▶ _ASSIGNED TASK_: Please copy every record below exactly, leaving out the pictures.

▶ _MATERIAL FOR THE TASK_:
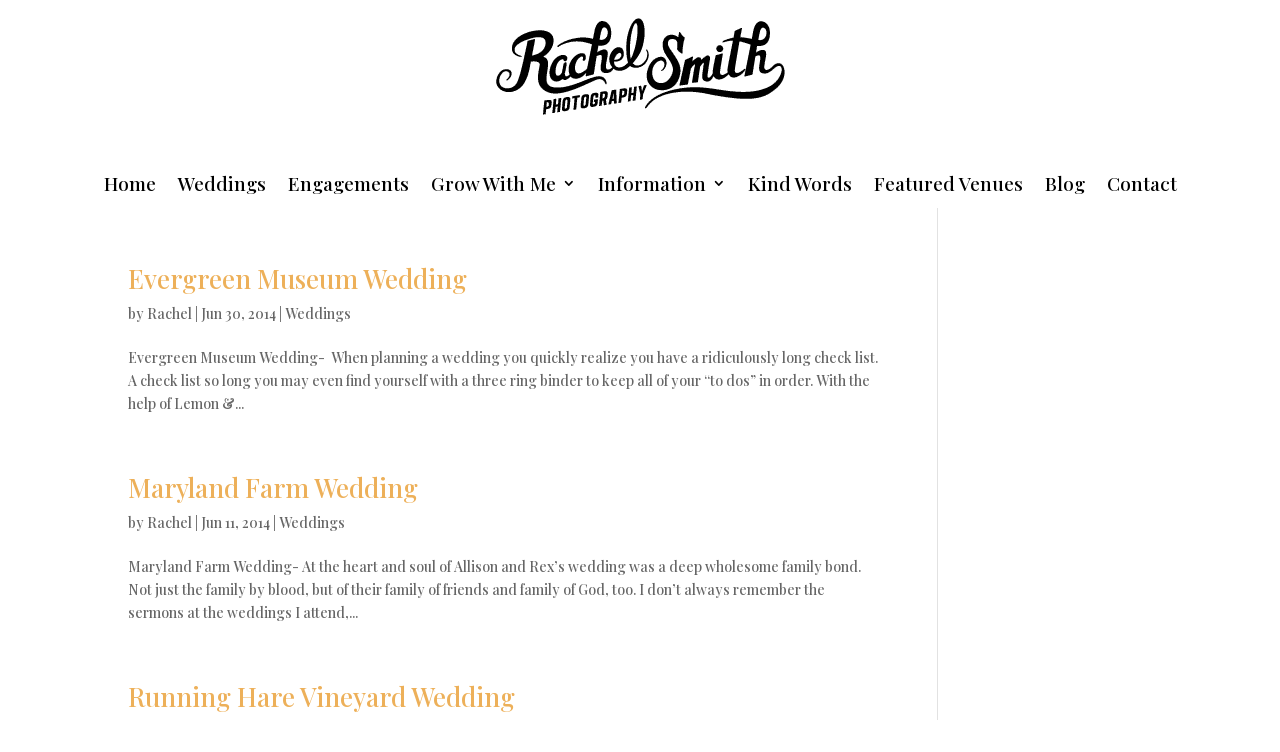

--- FILE ---
content_type: text/css
request_url: https://rachelsmithphotography.com/wp-content/et-cache/global/et-divi-customizer-global.min.css?ver=1768017662
body_size: 1731
content:
body,.et_pb_column_1_2 .et_quote_content blockquote cite,.et_pb_column_1_2 .et_link_content a.et_link_main_url,.et_pb_column_1_3 .et_quote_content blockquote cite,.et_pb_column_3_8 .et_quote_content blockquote cite,.et_pb_column_1_4 .et_quote_content blockquote cite,.et_pb_blog_grid .et_quote_content blockquote cite,.et_pb_column_1_3 .et_link_content a.et_link_main_url,.et_pb_column_3_8 .et_link_content a.et_link_main_url,.et_pb_column_1_4 .et_link_content a.et_link_main_url,.et_pb_blog_grid .et_link_content a.et_link_main_url,body .et_pb_bg_layout_light .et_pb_post p,body .et_pb_bg_layout_dark .et_pb_post p{font-size:14px}.et_pb_slide_content,.et_pb_best_value{font-size:15px}a{color:#1c5b7f}#main-header .nav li ul a{color:rgba(0,0,0,0.7)}#top-menu li a{font-size:16px}body.et_vertical_nav .container.et_search_form_container .et-search-form input{font-size:16px!important}.footer-widget .et_pb_widget div,.footer-widget .et_pb_widget ul,.footer-widget .et_pb_widget ol,.footer-widget .et_pb_widget label{line-height:1.7em}#et-footer-nav .bottom-nav li.current-menu-item a{color:#2ea3f2}body .et_pb_button{}body.et_pb_button_helper_class .et_pb_button,body.et_pb_button_helper_class .et_pb_module.et_pb_button{color:#ffffff}body .et_pb_bg_layout_light.et_pb_button:hover,body .et_pb_bg_layout_light .et_pb_button:hover,body .et_pb_button:hover{color:#ffffff!important;border-radius:0px}@media only screen and (min-width:981px){.et_header_style_centered #logo{max-height:100%}.et_pb_svg_logo.et_header_style_centered #logo{height:100%}.et_header_style_centered.et_hide_primary_logo #main-header:not(.et-fixed-header) .logo_container,.et_header_style_centered.et_hide_fixed_logo #main-header.et-fixed-header .logo_container{height:11.88px}.et-fixed-header #top-menu li a{font-size:14px}}@media only screen and (min-width:1350px){.et_pb_row{padding:27px 0}.et_pb_section{padding:54px 0}.single.et_pb_pagebuilder_layout.et_full_width_page .et_post_meta_wrapper{padding-top:81px}.et_pb_fullwidth_section{padding:0}}@media only screen and (max-width:980px){#main-header,#main-header .nav li ul,.et-search-form,#main-header .et_mobile_menu{background-color:#eae0ce}.et_header_style_centered .mobile_nav .select_page,.et_header_style_split .mobile_nav .select_page,.et_mobile_menu li a,.mobile_menu_bar:before,.et_nav_text_color_light #top-menu>li>a,.et_nav_text_color_dark #top-menu>li>a,#top-menu a,.et_mobile_menu li a,#et_search_icon:before,#et_top_search .et-search-form input,.et_search_form_container input,#et-top-navigation .et-cart-info{color:rgba(6,82,109,0.6)}.et_close_search_field:after{color:rgba(6,82,109,0.6)!important}.et_search_form_container input::-moz-placeholder{color:rgba(6,82,109,0.6)}.et_search_form_container input::-webkit-input-placeholder{color:rgba(6,82,109,0.6)}.et_search_form_container input:-ms-input-placeholder{color:rgba(6,82,109,0.6)}}	h1,h2,h3,h4,h5,h6{font-family:'Playfair Display',Georgia,"Times New Roman",serif}body,input,textarea,select{font-family:'Playfair Display',Georgia,"Times New Roman",serif}.ds-reg-slider .et_pb_slides .et_pb_container{display:-webkit-box;display:-ms-flexbox;display:flex;-webkit-box-align:end;-ms-flex-align:end;align-items:flex-end}.ds-reg-slider .et_pb_slides .et_pb_slider_container_inner{display:-webkit-box;display:-ms-flexbox;display:flex;padding:2%}.ds-reg-slider .et_pb_slide{padding:0;min-height:50vh;height:50vh}.ds-reg-slider .et_pb_slide_description{width:100%;padding:0}.tolb-title{float:left;word-wrap:break-word;font-weight:100;display:none}@keyframes fadein{from{opacity:0}to{opacity:1}}.header-f-wrapper{display:none}@media only screen and (min-width:480px){.header-f-wrapper{z-index:999;position:fixed;width:100%;top:0;-webkit-animation:fadein 0.5s ease-in;-moz-animation:fadein 0.5s ease-in;animation:fadein 0.5s ease-in}.header-f-wrapper.header-show{display:block}}@media only screen and (min-width:782px){.admin-bar #header-fixed{top:32px}}.nf-error-msg,.ninja-forms-req-symbol{color:#ffffff!important}@keyframes fadein{from{opacity:0}to{opacity:1}}.header-f-wrapper{display:none}@media only screen and (min-width:480px){.header-f-wrapper{z-index:999;position:fixed;width:100%;top:0;-webkit-animation:fadein 0.5s ease-in;-moz-animation:fadein 0.5s ease-in;animation:fadein 0.5s ease-in}.header-f-wrapper.header-show{display:block}}@media only screen and (min-width:782px){.admin-bar #header-fixed{top:32px}}.freddie_person_module_rocking_world .et_pb_team_member_image:before{content:'';display:block;position:absolute;left:0;top:0;right:0;bottom:0;border:0px solid #FDDD11!important;transform:translate(-25px,-28px);transition:0.3s}.impi_person_1 .persons1-slider-arrows a.person-arrow-next .next_post_img{display:none!important}.impi_person_1 .persons1-slider-arrows a .icon{padding:20px 0px;display:none!important}.davetest{border:1px solid black;color:black;text-align:center;font-family:georgia;font-size:21px;font-style:italic}.impi_person_1 .et_pb_team_member .et_pb_team_member_description{display:block!important;width:48.8%!important;float:left;padding:33px 77px 0!important}#grid-16347 .tg-nav-color:not(.dots):not(.tg-dropdown-value):not(.tg-dropdown-title):hover,#grid-16347 .tg-nav-color:hover .tg-nav-color,#grid-16347 .tg-page-number.tg-page-current,#grid-16347 .tg-filter.tg-filter-active span{color:#f4be7d!important}.freddie_hanging_gardens_pricing_tables .et_pb_pricing .et_pb_pricing_table ul.et_pb_pricing:before{content:'Session Includes'!important;font-size:24px;color:#000;font-family:'Poppins',Helvetica,Arial,Lucida,sans-serif!important;font-weight:500!important;margin-bottom:18px!important;display:block}.blurb_9_M .et_pb_blurb_container{position:absolute;top:50%;left:56px;transform:translate(0,-80%)!important;padding-left:146px;padding-right:40px;z-index:1}.nf-field-element input,.nf-field-element select,.nf-field-element textarea{margin:0;width:auto;height:49px!important;vertical-align:inherit}.davetest .nf-error-msg,.ninja-forms-req-symbol{color:#000000!important}.nf-error-msg,.ninja-forms-req-symbol{color:#ffffff!important}.field-wrap&gt;div input[type=checkbox],.field-wrap button,.field-wrap input[type=button],.field-wrap input[type=submit]{width:auto;background-color:white!important}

▶ _SOLUTION FOR THIS EXERCISE_:
--- FILE ---
content_type: text/css
request_url: https://rachelsmithphotography.com/wp-content/et-cache/global/et-divi-customizer-global.min.css?ver=1768017662
body_size: 1731
content:
body,.et_pb_column_1_2 .et_quote_content blockquote cite,.et_pb_column_1_2 .et_link_content a.et_link_main_url,.et_pb_column_1_3 .et_quote_content blockquote cite,.et_pb_column_3_8 .et_quote_content blockquote cite,.et_pb_column_1_4 .et_quote_content blockquote cite,.et_pb_blog_grid .et_quote_content blockquote cite,.et_pb_column_1_3 .et_link_content a.et_link_main_url,.et_pb_column_3_8 .et_link_content a.et_link_main_url,.et_pb_column_1_4 .et_link_content a.et_link_main_url,.et_pb_blog_grid .et_link_content a.et_link_main_url,body .et_pb_bg_layout_light .et_pb_post p,body .et_pb_bg_layout_dark .et_pb_post p{font-size:14px}.et_pb_slide_content,.et_pb_best_value{font-size:15px}a{color:#1c5b7f}#main-header .nav li ul a{color:rgba(0,0,0,0.7)}#top-menu li a{font-size:16px}body.et_vertical_nav .container.et_search_form_container .et-search-form input{font-size:16px!important}.footer-widget .et_pb_widget div,.footer-widget .et_pb_widget ul,.footer-widget .et_pb_widget ol,.footer-widget .et_pb_widget label{line-height:1.7em}#et-footer-nav .bottom-nav li.current-menu-item a{color:#2ea3f2}body .et_pb_button{}body.et_pb_button_helper_class .et_pb_button,body.et_pb_button_helper_class .et_pb_module.et_pb_button{color:#ffffff}body .et_pb_bg_layout_light.et_pb_button:hover,body .et_pb_bg_layout_light .et_pb_button:hover,body .et_pb_button:hover{color:#ffffff!important;border-radius:0px}@media only screen and (min-width:981px){.et_header_style_centered #logo{max-height:100%}.et_pb_svg_logo.et_header_style_centered #logo{height:100%}.et_header_style_centered.et_hide_primary_logo #main-header:not(.et-fixed-header) .logo_container,.et_header_style_centered.et_hide_fixed_logo #main-header.et-fixed-header .logo_container{height:11.88px}.et-fixed-header #top-menu li a{font-size:14px}}@media only screen and (min-width:1350px){.et_pb_row{padding:27px 0}.et_pb_section{padding:54px 0}.single.et_pb_pagebuilder_layout.et_full_width_page .et_post_meta_wrapper{padding-top:81px}.et_pb_fullwidth_section{padding:0}}@media only screen and (max-width:980px){#main-header,#main-header .nav li ul,.et-search-form,#main-header .et_mobile_menu{background-color:#eae0ce}.et_header_style_centered .mobile_nav .select_page,.et_header_style_split .mobile_nav .select_page,.et_mobile_menu li a,.mobile_menu_bar:before,.et_nav_text_color_light #top-menu>li>a,.et_nav_text_color_dark #top-menu>li>a,#top-menu a,.et_mobile_menu li a,#et_search_icon:before,#et_top_search .et-search-form input,.et_search_form_container input,#et-top-navigation .et-cart-info{color:rgba(6,82,109,0.6)}.et_close_search_field:after{color:rgba(6,82,109,0.6)!important}.et_search_form_container input::-moz-placeholder{color:rgba(6,82,109,0.6)}.et_search_form_container input::-webkit-input-placeholder{color:rgba(6,82,109,0.6)}.et_search_form_container input:-ms-input-placeholder{color:rgba(6,82,109,0.6)}}	h1,h2,h3,h4,h5,h6{font-family:'Playfair Display',Georgia,"Times New Roman",serif}body,input,textarea,select{font-family:'Playfair Display',Georgia,"Times New Roman",serif}.ds-reg-slider .et_pb_slides .et_pb_container{display:-webkit-box;display:-ms-flexbox;display:flex;-webkit-box-align:end;-ms-flex-align:end;align-items:flex-end}.ds-reg-slider .et_pb_slides .et_pb_slider_container_inner{display:-webkit-box;display:-ms-flexbox;display:flex;padding:2%}.ds-reg-slider .et_pb_slide{padding:0;min-height:50vh;height:50vh}.ds-reg-slider .et_pb_slide_description{width:100%;padding:0}.tolb-title{float:left;word-wrap:break-word;font-weight:100;display:none}@keyframes fadein{from{opacity:0}to{opacity:1}}.header-f-wrapper{display:none}@media only screen and (min-width:480px){.header-f-wrapper{z-index:999;position:fixed;width:100%;top:0;-webkit-animation:fadein 0.5s ease-in;-moz-animation:fadein 0.5s ease-in;animation:fadein 0.5s ease-in}.header-f-wrapper.header-show{display:block}}@media only screen and (min-width:782px){.admin-bar #header-fixed{top:32px}}.nf-error-msg,.ninja-forms-req-symbol{color:#ffffff!important}@keyframes fadein{from{opacity:0}to{opacity:1}}.header-f-wrapper{display:none}@media only screen and (min-width:480px){.header-f-wrapper{z-index:999;position:fixed;width:100%;top:0;-webkit-animation:fadein 0.5s ease-in;-moz-animation:fadein 0.5s ease-in;animation:fadein 0.5s ease-in}.header-f-wrapper.header-show{display:block}}@media only screen and (min-width:782px){.admin-bar #header-fixed{top:32px}}.freddie_person_module_rocking_world .et_pb_team_member_image:before{content:'';display:block;position:absolute;left:0;top:0;right:0;bottom:0;border:0px solid #FDDD11!important;transform:translate(-25px,-28px);transition:0.3s}.impi_person_1 .persons1-slider-arrows a.person-arrow-next .next_post_img{display:none!important}.impi_person_1 .persons1-slider-arrows a .icon{padding:20px 0px;display:none!important}.davetest{border:1px solid black;color:black;text-align:center;font-family:georgia;font-size:21px;font-style:italic}.impi_person_1 .et_pb_team_member .et_pb_team_member_description{display:block!important;width:48.8%!important;float:left;padding:33px 77px 0!important}#grid-16347 .tg-nav-color:not(.dots):not(.tg-dropdown-value):not(.tg-dropdown-title):hover,#grid-16347 .tg-nav-color:hover .tg-nav-color,#grid-16347 .tg-page-number.tg-page-current,#grid-16347 .tg-filter.tg-filter-active span{color:#f4be7d!important}.freddie_hanging_gardens_pricing_tables .et_pb_pricing .et_pb_pricing_table ul.et_pb_pricing:before{content:'Session Includes'!important;font-size:24px;color:#000;font-family:'Poppins',Helvetica,Arial,Lucida,sans-serif!important;font-weight:500!important;margin-bottom:18px!important;display:block}.blurb_9_M .et_pb_blurb_container{position:absolute;top:50%;left:56px;transform:translate(0,-80%)!important;padding-left:146px;padding-right:40px;z-index:1}.nf-field-element input,.nf-field-element select,.nf-field-element textarea{margin:0;width:auto;height:49px!important;vertical-align:inherit}.davetest .nf-error-msg,.ninja-forms-req-symbol{color:#000000!important}.nf-error-msg,.ninja-forms-req-symbol{color:#ffffff!important}.field-wrap&gt;div input[type=checkbox],.field-wrap button,.field-wrap input[type=button],.field-wrap input[type=submit]{width:auto;background-color:white!important}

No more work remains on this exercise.